Three.js Internals: Architecture Overview and Code Navigation Guide

Three.js is the most widely used 3D graphics library for the web, with over a decade of history and hundreds of contributors. But understanding its codebase — roughly 400+ source files and thousands of exports — can feel overwhelming. This article gives you the map before you start the journey: how the builds work, where things live, and the design patterns you'll encounter everywhere.

We're working against commit 582a03b74d843d2c99082aa84589a228b480d262, version 0.183.1. Everything we reference is pinned to this snapshot.

The Multi-Entry-Point System

Three.js doesn't ship a single monolithic bundle. It provides four distinct entry points, each targeting a different use case. The relationship between them is layered: each higher entry point reexports everything from the one below it.

################

WHAT YOU HAVE TO DO
For each statement below, say yes or no as to whether it agrees with the Three.js internals overview, and quote the words from the text that decide it. 1. Three.js is shipped as one monolithic bundle. 2. Three.js offers four distinct entry points. 3. Everything referenced in the overview is pinned to version 0.183.1.

SOURCE MATERIAL
################

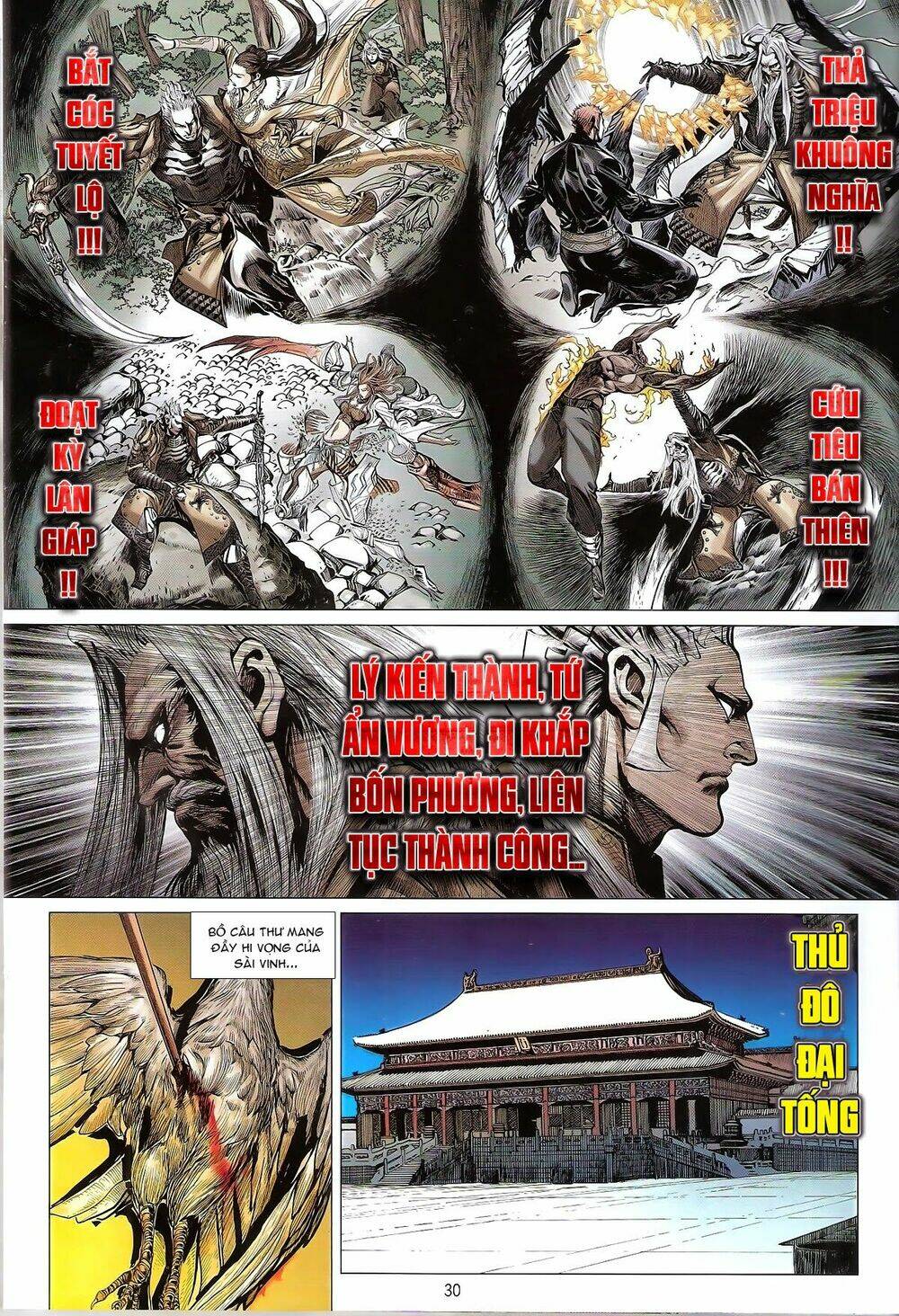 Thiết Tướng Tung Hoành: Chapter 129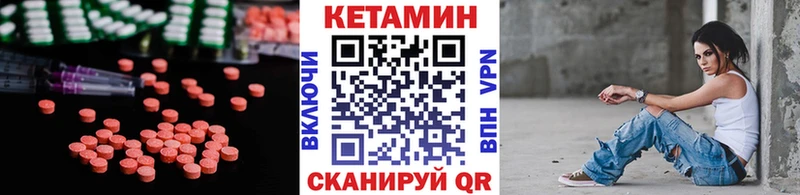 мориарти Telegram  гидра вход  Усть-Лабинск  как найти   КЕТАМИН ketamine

################

ANSWER TO THIS PROBLEM
1. No: "Three.js doesn't ship a single monolithic bundle."
2. Yes: "It provides four distinct entry points, each targeting a different use case."
3. Yes: "version 0.183.1. Everything we reference is pinned to this snapshot."